A run of records.
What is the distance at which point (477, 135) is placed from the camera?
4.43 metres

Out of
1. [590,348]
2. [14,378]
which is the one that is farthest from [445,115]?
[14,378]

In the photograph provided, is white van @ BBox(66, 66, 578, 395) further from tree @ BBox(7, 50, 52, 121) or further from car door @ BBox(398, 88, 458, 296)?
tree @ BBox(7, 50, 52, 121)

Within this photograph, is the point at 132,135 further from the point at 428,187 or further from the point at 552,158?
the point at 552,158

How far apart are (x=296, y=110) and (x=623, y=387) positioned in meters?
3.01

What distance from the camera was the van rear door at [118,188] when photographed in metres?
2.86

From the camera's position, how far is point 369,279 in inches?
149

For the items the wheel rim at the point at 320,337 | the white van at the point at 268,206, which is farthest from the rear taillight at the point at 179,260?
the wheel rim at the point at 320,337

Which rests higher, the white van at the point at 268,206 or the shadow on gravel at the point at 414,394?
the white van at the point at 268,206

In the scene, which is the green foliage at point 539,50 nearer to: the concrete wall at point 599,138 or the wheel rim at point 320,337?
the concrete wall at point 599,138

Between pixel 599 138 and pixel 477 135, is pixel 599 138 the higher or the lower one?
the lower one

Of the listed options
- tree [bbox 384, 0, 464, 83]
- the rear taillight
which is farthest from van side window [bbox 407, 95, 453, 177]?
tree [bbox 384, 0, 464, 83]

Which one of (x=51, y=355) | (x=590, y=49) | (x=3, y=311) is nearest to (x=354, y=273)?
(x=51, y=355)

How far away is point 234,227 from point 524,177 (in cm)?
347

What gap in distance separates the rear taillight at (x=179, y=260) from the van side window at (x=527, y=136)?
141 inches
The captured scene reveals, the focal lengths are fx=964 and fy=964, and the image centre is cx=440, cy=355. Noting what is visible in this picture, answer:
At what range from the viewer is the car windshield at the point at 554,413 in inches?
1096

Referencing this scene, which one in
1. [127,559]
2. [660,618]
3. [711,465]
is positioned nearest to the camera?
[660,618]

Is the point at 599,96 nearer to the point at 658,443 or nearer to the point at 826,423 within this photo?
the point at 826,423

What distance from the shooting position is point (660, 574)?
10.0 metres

WRITTEN TASK. Give back exactly the lines from the line containing "Which one of" to the end of the entries, and no other lines.

TASK SOLUTION.
Which one of (x=51, y=355) | (x=590, y=49) | (x=3, y=311) is nearest to (x=354, y=273)?
(x=51, y=355)

How far away is point 234,227 from point 524,177 (in cm)?
347

What gap in distance separates the rear taillight at (x=179, y=260) from the van side window at (x=527, y=136)?
141 inches
The captured scene reveals, the focal lengths are fx=964 and fy=964, and the image centre is cx=440, cy=355. Noting what is visible in this picture, answer:
At what range from the viewer is the car windshield at the point at 554,413 in inches?
1096

Referencing this scene, which one in
1. [127,559]
2. [660,618]
3. [711,465]
is positioned nearest to the camera?
[660,618]

Is the point at 599,96 nearer to the point at 658,443 or nearer to the point at 826,423 within this photo?
the point at 826,423

What distance from the shooting position is point (660, 574)?
10.0 metres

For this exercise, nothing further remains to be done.